━━━ Entries supplied ━━━
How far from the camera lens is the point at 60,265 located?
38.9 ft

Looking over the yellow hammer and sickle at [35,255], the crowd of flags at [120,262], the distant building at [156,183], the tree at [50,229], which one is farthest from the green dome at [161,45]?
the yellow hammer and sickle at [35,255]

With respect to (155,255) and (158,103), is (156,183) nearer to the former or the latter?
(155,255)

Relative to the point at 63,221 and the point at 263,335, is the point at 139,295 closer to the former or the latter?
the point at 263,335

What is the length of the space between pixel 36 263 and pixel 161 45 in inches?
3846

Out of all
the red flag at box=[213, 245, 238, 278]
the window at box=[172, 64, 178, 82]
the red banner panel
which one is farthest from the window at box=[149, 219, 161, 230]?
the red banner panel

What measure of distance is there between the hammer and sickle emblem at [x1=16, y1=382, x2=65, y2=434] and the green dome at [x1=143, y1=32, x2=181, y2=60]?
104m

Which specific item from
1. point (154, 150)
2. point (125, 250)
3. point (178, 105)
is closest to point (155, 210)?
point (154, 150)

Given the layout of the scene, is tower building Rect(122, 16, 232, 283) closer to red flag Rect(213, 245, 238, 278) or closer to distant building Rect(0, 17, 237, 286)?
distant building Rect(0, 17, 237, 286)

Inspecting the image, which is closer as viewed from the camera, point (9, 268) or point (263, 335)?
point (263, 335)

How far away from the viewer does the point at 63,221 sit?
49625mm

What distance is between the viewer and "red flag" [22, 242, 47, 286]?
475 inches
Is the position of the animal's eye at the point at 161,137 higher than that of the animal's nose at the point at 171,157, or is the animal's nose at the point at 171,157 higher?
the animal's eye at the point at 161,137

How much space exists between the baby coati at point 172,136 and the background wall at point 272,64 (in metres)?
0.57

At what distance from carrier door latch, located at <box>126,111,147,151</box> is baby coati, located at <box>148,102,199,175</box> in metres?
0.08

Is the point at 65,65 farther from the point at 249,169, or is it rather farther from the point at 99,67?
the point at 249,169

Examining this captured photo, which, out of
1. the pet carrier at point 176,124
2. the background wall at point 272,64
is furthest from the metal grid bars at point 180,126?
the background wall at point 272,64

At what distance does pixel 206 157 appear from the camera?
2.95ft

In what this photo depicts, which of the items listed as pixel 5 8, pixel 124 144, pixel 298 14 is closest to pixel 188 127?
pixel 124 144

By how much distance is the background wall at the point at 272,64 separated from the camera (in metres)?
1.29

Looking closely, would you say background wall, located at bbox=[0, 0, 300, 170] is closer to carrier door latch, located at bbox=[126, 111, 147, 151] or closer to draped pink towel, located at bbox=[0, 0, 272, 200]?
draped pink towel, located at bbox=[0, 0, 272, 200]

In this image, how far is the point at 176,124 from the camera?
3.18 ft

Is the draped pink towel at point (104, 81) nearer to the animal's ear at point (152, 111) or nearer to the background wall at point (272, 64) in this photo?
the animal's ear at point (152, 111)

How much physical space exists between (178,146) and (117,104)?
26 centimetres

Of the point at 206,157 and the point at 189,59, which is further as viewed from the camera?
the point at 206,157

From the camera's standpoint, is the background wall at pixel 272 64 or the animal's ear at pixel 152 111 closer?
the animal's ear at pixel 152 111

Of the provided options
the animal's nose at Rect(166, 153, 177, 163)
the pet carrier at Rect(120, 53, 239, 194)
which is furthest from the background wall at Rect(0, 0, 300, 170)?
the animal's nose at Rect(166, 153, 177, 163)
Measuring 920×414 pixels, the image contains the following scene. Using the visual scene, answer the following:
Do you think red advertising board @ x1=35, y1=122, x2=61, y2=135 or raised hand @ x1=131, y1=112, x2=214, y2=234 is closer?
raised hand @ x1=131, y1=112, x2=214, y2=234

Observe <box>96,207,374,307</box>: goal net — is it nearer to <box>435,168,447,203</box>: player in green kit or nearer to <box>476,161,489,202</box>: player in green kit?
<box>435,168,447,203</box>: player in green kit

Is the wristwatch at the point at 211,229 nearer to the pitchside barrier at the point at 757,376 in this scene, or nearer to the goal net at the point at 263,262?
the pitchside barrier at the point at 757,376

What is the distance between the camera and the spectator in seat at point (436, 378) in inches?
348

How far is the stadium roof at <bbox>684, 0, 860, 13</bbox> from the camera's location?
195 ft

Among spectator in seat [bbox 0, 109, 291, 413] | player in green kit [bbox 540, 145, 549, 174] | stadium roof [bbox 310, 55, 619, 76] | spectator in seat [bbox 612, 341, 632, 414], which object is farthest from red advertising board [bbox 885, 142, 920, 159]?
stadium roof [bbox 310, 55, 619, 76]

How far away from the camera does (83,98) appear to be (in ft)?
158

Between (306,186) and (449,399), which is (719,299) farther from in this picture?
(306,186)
━━━
• _Problem to work on_
Print the listing above in its entirety, with every line exact.

• _The response_
How far from the camera lens is the point at 60,265 located?
38.9 ft

Looking over the yellow hammer and sickle at [35,255], the crowd of flags at [120,262], the distant building at [156,183], the tree at [50,229], which one is farthest from the green dome at [161,45]?
the yellow hammer and sickle at [35,255]

With respect to (155,255) and (158,103), is (156,183) nearer to the former or the latter?
(155,255)

Relative to the point at 63,221 and the point at 263,335, is the point at 139,295 closer to the former or the latter?
the point at 263,335

What is the length of the space between pixel 36 263 and pixel 161 45 in inches?
3846

Out of all
the red flag at box=[213, 245, 238, 278]
the window at box=[172, 64, 178, 82]
the red banner panel
which one is farthest from the window at box=[149, 219, 161, 230]?
the red banner panel

What measure of distance is there between the hammer and sickle emblem at [x1=16, y1=382, x2=65, y2=434] and the green dome at [x1=143, y1=32, x2=181, y2=60]?
104m

Which specific item from
1. point (154, 150)
2. point (125, 250)
3. point (178, 105)
is closest to point (155, 210)?
point (154, 150)

Given the layout of the scene, is tower building Rect(122, 16, 232, 283) closer to red flag Rect(213, 245, 238, 278) or closer to distant building Rect(0, 17, 237, 286)?
distant building Rect(0, 17, 237, 286)

Inspecting the image, which is closer as viewed from the camera, point (9, 268) or point (263, 335)?
point (263, 335)

How far away from the viewer does the point at 63,221 sit?
49625mm

What distance is between the viewer and "red flag" [22, 242, 47, 286]?
475 inches
Is the position of the animal's eye at the point at 161,137 higher than that of the animal's nose at the point at 171,157, or is the animal's nose at the point at 171,157 higher?
the animal's eye at the point at 161,137

How much space exists between the baby coati at point 172,136 and the background wall at point 272,64 (in metres)?
0.57

At what distance from carrier door latch, located at <box>126,111,147,151</box> is baby coati, located at <box>148,102,199,175</box> in metres?
0.08

Is the point at 65,65 farther from the point at 249,169, or is it rather farther from the point at 99,67?
the point at 249,169

Examining this captured photo, which, out of
1. the pet carrier at point 176,124
2. the background wall at point 272,64
is furthest from the metal grid bars at point 180,126?
the background wall at point 272,64

At what distance does pixel 206 157 appear from the camera?
2.95ft

In what this photo depicts, which of the items listed as pixel 5 8, pixel 124 144, pixel 298 14 is closest to pixel 188 127?
pixel 124 144

By how much distance is the background wall at the point at 272,64 separated from the camera (in metres)?
1.29

Looking closely, would you say background wall, located at bbox=[0, 0, 300, 170] is closer to carrier door latch, located at bbox=[126, 111, 147, 151] or closer to draped pink towel, located at bbox=[0, 0, 272, 200]?
draped pink towel, located at bbox=[0, 0, 272, 200]

In this image, how far is the point at 176,124 from the camera?
3.18 ft

Is the draped pink towel at point (104, 81) nearer to the animal's ear at point (152, 111) or nearer to the background wall at point (272, 64) in this photo?
the animal's ear at point (152, 111)

How much physical space exists between (178,146) and (117,104)?
26 centimetres

Of the point at 206,157 and the point at 189,59, which is further as viewed from the camera?
the point at 206,157

From the camera's standpoint, is the background wall at pixel 272 64 or the animal's ear at pixel 152 111 closer?
the animal's ear at pixel 152 111

Of the provided options
the animal's nose at Rect(166, 153, 177, 163)
the pet carrier at Rect(120, 53, 239, 194)
which is furthest from the background wall at Rect(0, 0, 300, 170)?
the animal's nose at Rect(166, 153, 177, 163)
Measuring 920×414 pixels, the image contains the following scene. Using the visual scene, answer the following:
Do you think red advertising board @ x1=35, y1=122, x2=61, y2=135 or raised hand @ x1=131, y1=112, x2=214, y2=234 is closer?
raised hand @ x1=131, y1=112, x2=214, y2=234

Observe <box>96,207,374,307</box>: goal net — is it nearer to <box>435,168,447,203</box>: player in green kit or nearer to <box>476,161,489,202</box>: player in green kit?
<box>435,168,447,203</box>: player in green kit

Is the wristwatch at the point at 211,229 nearer to the pitchside barrier at the point at 757,376 in this scene, or nearer to the goal net at the point at 263,262?
the pitchside barrier at the point at 757,376

What is the distance between the camera and the spectator in seat at point (436, 378) in inches?
348

How far is the stadium roof at <bbox>684, 0, 860, 13</bbox> from the camera's location?
195 ft

Among spectator in seat [bbox 0, 109, 291, 413] | player in green kit [bbox 540, 145, 549, 174] | stadium roof [bbox 310, 55, 619, 76] | spectator in seat [bbox 612, 341, 632, 414], which object is farthest from red advertising board [bbox 885, 142, 920, 159]?
stadium roof [bbox 310, 55, 619, 76]

How far away from the camera does (83,98) appear to be (in ft)?
158

Between (306,186) and (449,399), which is (719,299) farther from in this picture?
(306,186)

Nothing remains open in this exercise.